=== Problem requirements ===
Repeat the records below exactly, leaving out every picture.

::::::::

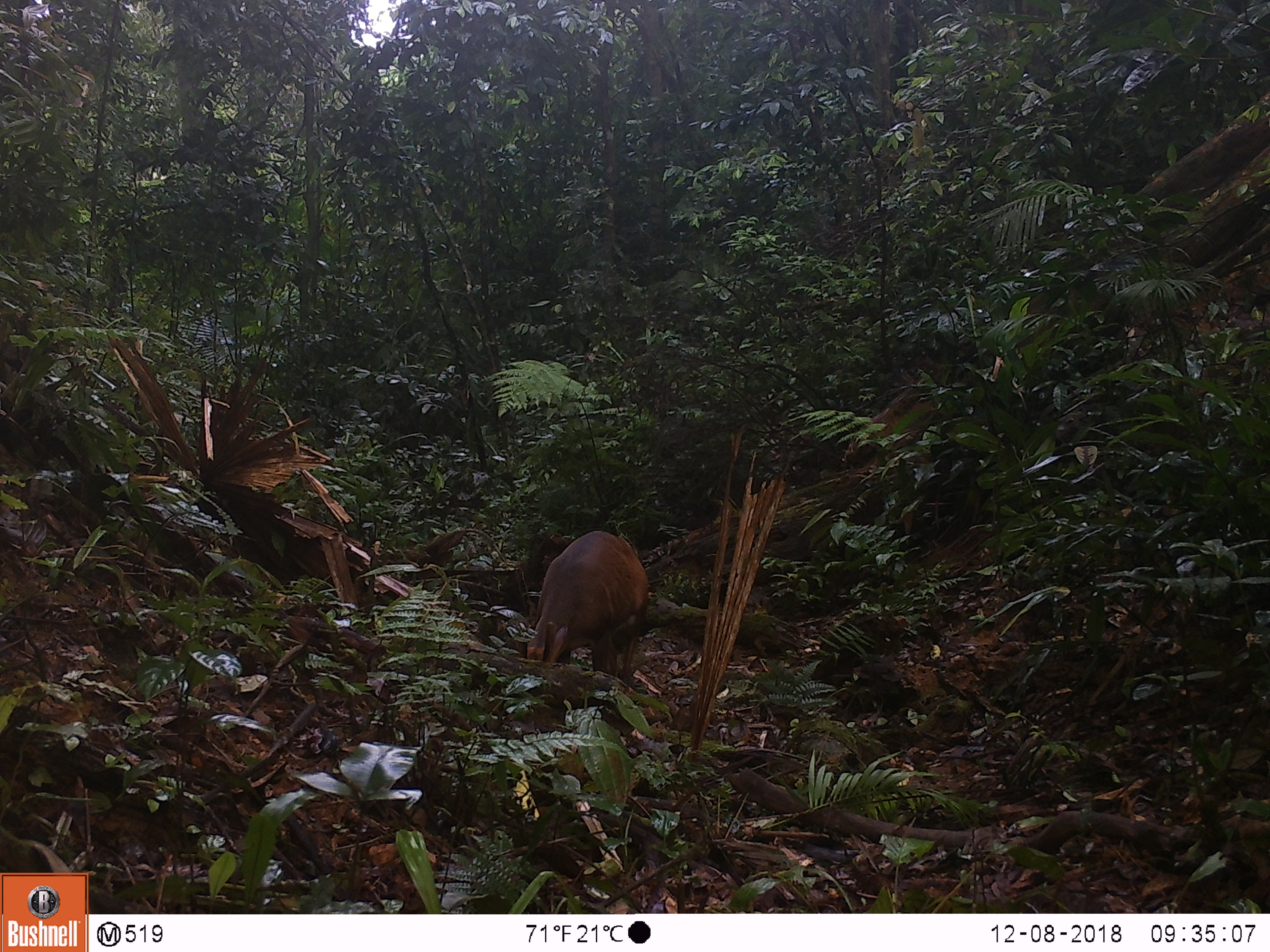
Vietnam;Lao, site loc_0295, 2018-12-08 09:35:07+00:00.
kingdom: Animalia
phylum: Chordata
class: Mammalia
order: Artiodactyla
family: Cervidae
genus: Muntiacus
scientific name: Muntiacus vuquangensis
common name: large-antlered muntjac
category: large antlered muntjac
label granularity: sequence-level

::::::::

=== Final answer ===
Vietnam;Lao, site loc_0295, 2018-12-08 09:35:07+00:00.
kingdom: Animalia
phylum: Chordata
class: Mammalia
order: Artiodactyla
family: Cervidae
genus: Muntiacus
scientific name: Muntiacus vuquangensis
common name: large-antlered muntjac
category: large antlered muntjac
label granularity: sequence-level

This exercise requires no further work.